= TEXTO PROPORCIONADO =
El presente trabajo tiene como objetivo primordial mostrar los aspectos fundamentales de la alteridad, aplicados a las cuestiones del género desde la perspectiva existencial propia de Sören Kierkegaard, pretendiendo iluminar un tema, por demás, actual en nuestra contemporaneidad, dados los continuos debates y, ya de suyo, el ofuscamiento existencial presente en nuestras sociedades.
 
El itinerario lo iniciaremos subrayando al individuo delante de su finitud y de su aspiración infinita como presupuesto comprensivo. En segundo lugar, a partir de las reflexiones realizadas en Las obras del amor, presentaremos la peculiaridad como aspecto necesario en la dinámica yo-tú. Para terminar con algunas consideraciones que nos aclaran lo que hemos llamado “la dialéctica del género”, tomando de base algunas aseveraciones que Kierkegaard realizó en su Diario íntimo, y que por ende, nos aclaran su concepción.
 
Por supuesto, no estamos frente a un trabajo exhaustivo, pero si delante de un intento sincero por comprender más a Kierkegaard, a nuestro mundo y a nuestra propia existencia.

= FILAS DE DATOS =
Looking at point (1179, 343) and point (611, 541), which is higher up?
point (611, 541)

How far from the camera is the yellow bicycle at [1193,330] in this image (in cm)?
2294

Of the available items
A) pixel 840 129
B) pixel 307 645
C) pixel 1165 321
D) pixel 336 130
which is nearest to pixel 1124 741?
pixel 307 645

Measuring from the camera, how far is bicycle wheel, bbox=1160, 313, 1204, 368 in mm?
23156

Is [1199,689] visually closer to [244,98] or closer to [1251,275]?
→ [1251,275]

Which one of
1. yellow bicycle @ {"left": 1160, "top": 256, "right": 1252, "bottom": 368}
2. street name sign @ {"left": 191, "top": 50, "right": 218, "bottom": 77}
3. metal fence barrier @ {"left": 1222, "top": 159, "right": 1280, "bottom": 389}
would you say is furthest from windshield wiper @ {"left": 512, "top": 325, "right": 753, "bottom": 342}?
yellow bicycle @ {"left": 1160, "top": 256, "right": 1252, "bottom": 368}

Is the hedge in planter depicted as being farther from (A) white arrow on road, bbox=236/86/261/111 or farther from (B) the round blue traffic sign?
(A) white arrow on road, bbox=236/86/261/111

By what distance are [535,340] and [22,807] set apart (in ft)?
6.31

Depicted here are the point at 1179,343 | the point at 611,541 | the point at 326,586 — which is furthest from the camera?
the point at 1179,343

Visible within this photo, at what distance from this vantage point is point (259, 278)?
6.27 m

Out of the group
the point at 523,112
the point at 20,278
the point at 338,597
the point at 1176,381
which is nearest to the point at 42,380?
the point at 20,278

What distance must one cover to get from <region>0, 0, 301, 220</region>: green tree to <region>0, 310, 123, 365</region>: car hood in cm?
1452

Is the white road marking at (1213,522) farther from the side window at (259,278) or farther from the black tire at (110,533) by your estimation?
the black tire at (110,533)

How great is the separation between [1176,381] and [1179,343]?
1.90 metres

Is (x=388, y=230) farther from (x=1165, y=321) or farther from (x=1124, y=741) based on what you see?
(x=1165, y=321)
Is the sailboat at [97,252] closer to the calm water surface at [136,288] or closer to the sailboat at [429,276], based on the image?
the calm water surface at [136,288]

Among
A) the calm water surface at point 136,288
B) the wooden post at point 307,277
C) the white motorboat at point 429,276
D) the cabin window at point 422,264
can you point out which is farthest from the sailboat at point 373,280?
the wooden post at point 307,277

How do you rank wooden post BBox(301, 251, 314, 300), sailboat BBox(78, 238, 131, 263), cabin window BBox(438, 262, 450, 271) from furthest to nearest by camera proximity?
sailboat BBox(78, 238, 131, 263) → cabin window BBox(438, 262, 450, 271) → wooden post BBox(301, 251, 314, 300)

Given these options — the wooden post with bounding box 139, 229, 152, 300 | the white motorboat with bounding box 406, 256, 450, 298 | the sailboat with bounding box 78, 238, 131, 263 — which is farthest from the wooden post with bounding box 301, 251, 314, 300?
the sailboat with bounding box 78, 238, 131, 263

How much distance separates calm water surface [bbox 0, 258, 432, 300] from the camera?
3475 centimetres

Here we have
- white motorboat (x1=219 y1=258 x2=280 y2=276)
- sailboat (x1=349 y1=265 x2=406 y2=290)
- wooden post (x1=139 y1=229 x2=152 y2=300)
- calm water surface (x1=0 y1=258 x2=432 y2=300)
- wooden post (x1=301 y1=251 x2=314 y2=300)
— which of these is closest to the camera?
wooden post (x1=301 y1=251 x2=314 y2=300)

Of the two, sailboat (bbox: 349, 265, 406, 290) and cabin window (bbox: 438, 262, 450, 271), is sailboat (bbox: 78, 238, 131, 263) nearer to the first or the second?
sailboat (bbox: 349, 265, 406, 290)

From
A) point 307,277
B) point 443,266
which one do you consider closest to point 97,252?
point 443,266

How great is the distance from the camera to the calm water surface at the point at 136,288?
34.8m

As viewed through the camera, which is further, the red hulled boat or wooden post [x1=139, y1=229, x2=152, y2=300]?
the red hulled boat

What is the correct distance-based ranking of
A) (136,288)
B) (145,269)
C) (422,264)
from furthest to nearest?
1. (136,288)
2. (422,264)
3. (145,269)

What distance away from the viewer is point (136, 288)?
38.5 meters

= TAREAS DEL EJERCICIO =
• 1. Responde con datos del texto sobre Kierkegaard y el género:
(a) ¿Desde la perspectiva de qué pensador se abordan las cuestiones del género?
(b) ¿En qué obra se basan las reflexiones sobre la peculiaridad en la dinámica yo-tú?
(c) ¿Qué se dice que el trabajo no es?
• 2. Prosigue el texto sobre Kierkegaard y el género a partir de su última oración.

= RESULTADOS DEL EJERCICIO =
• 1.
(a) Desde la perspectiva existencial de Sören Kierkegaard.
(b) En Las obras del amor.
(c) No es un trabajo exhaustivo.

• 2.
 
 
1. El individuo en el vaivén de la necesidad y la posibilidad
 
El individuo existente que Kierkegaard va describiendo, unas veces directa otras indirectamente, está concentrado dentro del vaivén de dos aspectos ordenadores de la concepción yoica propia que encontramos bien especificada en su Tratado de la desesperación: «El hombre es una síntesis de infinito y finito, de temporal y eterno, de libertad y necesidad, en resumen una síntesis»[1].
 
Así, vemos que el individuo, delante de sí, se halla en un vaivén existencial que le hace descubrir su ordenación hacia la nada, es decir, su finitud. Por ello, el hombre, el singular individual, ha de reafirmarse en su finitud como condición que problematiza su existencia, dada su consciencia y su aspiración, a lo necesario dentro de su propia teleología.
 
De esta forma, el hombre, en su individualidad y concretez, se descubre posible dentro del devenir. Su propia estructura ontológica existencial le proclama a sí mismo su término: «Escucha el grito del que nace, observa la agonía del que muere y di luego si quien comienza y acaba de ese modo puede estar hecho para el goce»[2].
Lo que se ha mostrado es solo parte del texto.